Ledesma, gray-haired, distinguished looking, bearing his grief with Tagalog stoicism, greeted him with the finished courtesy of the Spanish tradition and led him up the precarious slatted steps into the house. It was a house of desolation.

The mother lay moaning wretchedly upon the cane bottom of the carved mahogany bed which, with four chairs, a round table and a talking machine made up the furniture of the main room. Ledesma's son, a lad of eight, sat big-eyed and solemn near an open window, not fully understanding the blow that had fallen but vaguely frightened by his mother's lamentations.
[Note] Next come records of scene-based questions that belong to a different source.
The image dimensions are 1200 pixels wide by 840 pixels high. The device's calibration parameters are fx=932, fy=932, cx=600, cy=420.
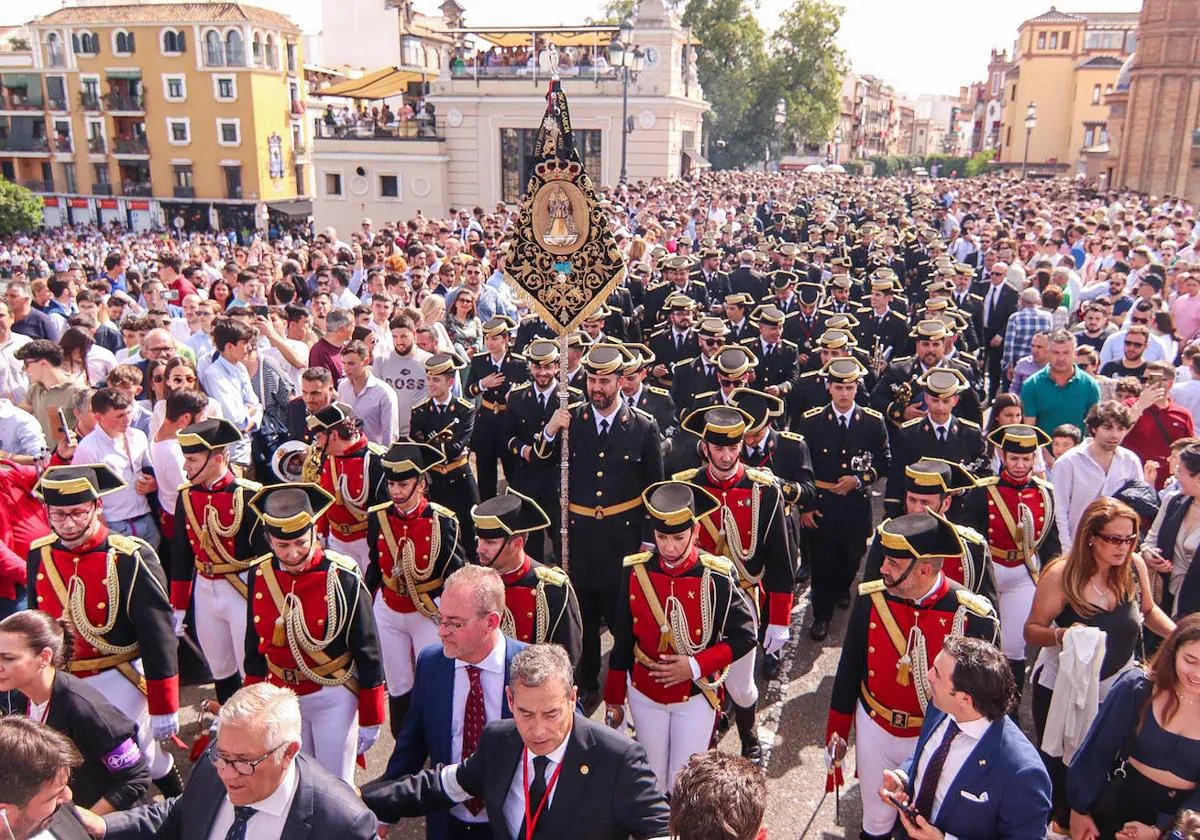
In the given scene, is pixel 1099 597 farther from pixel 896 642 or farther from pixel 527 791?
pixel 527 791

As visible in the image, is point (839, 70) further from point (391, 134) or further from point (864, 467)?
point (864, 467)

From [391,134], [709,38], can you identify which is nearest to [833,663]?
[391,134]

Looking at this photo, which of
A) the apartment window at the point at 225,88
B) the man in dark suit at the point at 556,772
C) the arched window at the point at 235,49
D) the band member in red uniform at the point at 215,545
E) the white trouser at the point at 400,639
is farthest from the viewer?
the apartment window at the point at 225,88

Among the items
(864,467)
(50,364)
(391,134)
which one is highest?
(391,134)

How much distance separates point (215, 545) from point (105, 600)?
91cm

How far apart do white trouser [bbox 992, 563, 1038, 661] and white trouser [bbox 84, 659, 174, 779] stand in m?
5.07

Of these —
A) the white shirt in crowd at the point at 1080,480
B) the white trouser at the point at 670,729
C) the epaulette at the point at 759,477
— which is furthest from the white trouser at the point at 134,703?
the white shirt in crowd at the point at 1080,480

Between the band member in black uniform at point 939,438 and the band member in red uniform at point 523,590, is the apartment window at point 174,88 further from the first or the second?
the band member in red uniform at point 523,590

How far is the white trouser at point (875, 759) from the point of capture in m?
4.50

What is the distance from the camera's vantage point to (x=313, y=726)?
4.81 meters

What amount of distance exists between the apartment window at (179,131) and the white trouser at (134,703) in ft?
196

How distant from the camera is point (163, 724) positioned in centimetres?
490

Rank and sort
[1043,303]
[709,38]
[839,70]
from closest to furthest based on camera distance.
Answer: [1043,303] → [709,38] → [839,70]

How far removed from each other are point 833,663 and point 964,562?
7.73ft
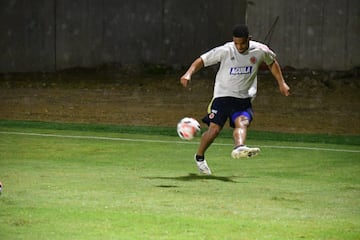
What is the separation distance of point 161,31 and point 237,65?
49.4ft

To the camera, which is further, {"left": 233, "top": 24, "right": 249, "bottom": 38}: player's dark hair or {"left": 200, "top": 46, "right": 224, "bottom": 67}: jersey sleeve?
{"left": 200, "top": 46, "right": 224, "bottom": 67}: jersey sleeve

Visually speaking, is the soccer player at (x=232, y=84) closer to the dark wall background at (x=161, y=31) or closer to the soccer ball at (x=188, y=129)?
the soccer ball at (x=188, y=129)

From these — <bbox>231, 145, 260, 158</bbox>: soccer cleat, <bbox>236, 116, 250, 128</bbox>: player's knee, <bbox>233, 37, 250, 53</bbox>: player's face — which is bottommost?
<bbox>231, 145, 260, 158</bbox>: soccer cleat

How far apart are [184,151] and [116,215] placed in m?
6.62

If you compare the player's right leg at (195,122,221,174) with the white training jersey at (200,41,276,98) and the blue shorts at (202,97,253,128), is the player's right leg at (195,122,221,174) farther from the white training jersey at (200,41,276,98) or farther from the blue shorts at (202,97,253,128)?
the white training jersey at (200,41,276,98)

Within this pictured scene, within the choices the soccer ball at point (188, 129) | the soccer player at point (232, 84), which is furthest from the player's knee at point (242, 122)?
the soccer ball at point (188, 129)

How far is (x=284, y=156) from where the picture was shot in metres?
15.5

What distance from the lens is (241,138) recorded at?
12.6m

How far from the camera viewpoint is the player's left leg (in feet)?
39.8

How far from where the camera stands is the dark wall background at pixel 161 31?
85.0ft

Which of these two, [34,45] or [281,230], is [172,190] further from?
[34,45]

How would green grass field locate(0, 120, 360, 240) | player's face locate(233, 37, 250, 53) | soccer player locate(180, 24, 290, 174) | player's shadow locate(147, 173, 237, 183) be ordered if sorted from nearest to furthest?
1. green grass field locate(0, 120, 360, 240)
2. player's shadow locate(147, 173, 237, 183)
3. player's face locate(233, 37, 250, 53)
4. soccer player locate(180, 24, 290, 174)

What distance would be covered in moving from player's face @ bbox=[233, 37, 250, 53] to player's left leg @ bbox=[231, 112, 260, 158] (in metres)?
0.86

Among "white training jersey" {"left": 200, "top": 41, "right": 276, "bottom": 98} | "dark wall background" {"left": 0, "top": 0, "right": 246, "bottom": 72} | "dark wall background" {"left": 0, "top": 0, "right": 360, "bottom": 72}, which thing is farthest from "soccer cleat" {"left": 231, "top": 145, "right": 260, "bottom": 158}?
"dark wall background" {"left": 0, "top": 0, "right": 246, "bottom": 72}
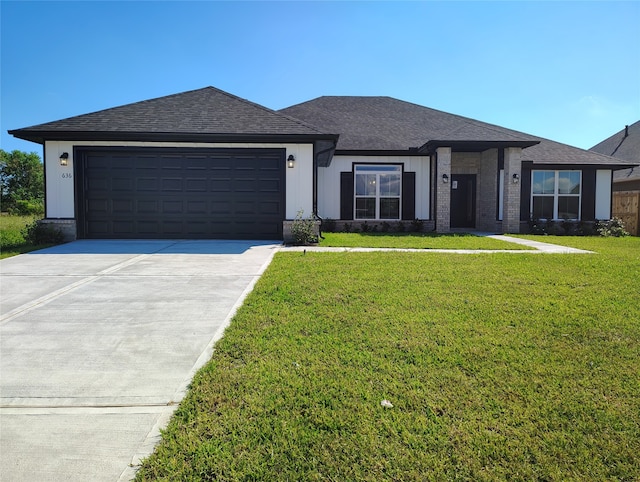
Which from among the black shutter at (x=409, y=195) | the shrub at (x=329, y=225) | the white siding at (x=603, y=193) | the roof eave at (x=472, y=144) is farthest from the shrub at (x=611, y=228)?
the shrub at (x=329, y=225)

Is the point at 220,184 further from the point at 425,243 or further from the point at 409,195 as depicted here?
the point at 409,195

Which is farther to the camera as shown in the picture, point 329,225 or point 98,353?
point 329,225

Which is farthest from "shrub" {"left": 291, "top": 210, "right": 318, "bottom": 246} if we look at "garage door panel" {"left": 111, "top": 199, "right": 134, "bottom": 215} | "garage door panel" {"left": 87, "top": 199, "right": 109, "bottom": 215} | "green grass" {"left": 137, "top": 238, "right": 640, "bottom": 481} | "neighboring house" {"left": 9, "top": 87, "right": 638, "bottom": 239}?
"garage door panel" {"left": 87, "top": 199, "right": 109, "bottom": 215}

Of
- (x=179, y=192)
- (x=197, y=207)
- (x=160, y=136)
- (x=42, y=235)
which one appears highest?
(x=160, y=136)

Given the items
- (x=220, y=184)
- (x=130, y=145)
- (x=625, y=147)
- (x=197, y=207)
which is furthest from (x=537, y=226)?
(x=130, y=145)

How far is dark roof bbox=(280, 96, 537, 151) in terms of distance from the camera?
589 inches

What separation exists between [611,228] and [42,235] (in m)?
20.3

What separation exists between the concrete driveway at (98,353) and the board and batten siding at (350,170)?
815 cm

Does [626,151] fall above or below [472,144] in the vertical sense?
above

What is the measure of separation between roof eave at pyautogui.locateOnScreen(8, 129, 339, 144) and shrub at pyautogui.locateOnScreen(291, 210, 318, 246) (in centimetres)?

The Tagalog, dignified in his suffering, answered Terry's brief interrogations intelligently but as he had been out on the gulf with his fishermen during the raid he had little to offer. Terry turned to the sobbing mother and in a few minutes she had quieted sufficiently to tell her story. He grew paler and grimmer as she dramatized the terror of the midnight entrance of the ominous shadows, the noiseless gliding of bare feet, the vicious whispered threats, the cries of the girl as they bore her away into the night and the long wait for Ledesma's return. Finishing her story, she sank back upon the great bed, moaning and muttering incoherently.

Ledesma elaborated her story with details she had told him. She had recognized neither shadowed forms nor whispering voices of any of the four who had entered the house while the others herded the stolen carabaos toward the waterfront. One of them had warned her that this was what would happen to all of the natives who made too good friends with the Americanos: and the biggest of the four had bent over her to whisper in the dark: "And the pale Constabulario won't be able to help you with his celebrated pistol—soon we will visit him!"

Terry soon realized that he was wasting valuable time here—and time was the big factor. He conferred with Mercado, who had been questioning the scared laborers, but equally without result: no one could identify any of the band, there was no evidence that would lead to Malabanan's conviction, though all were certain that the biggest figure had been his. Bidding Ledesma a hurried adieu he rode away. Time was pressing ... Ledesma's daughter must be rescued ... soon. He followed the trail of the stolen carabaos, the renewed lamentations of the distracted mother ringing in his ears.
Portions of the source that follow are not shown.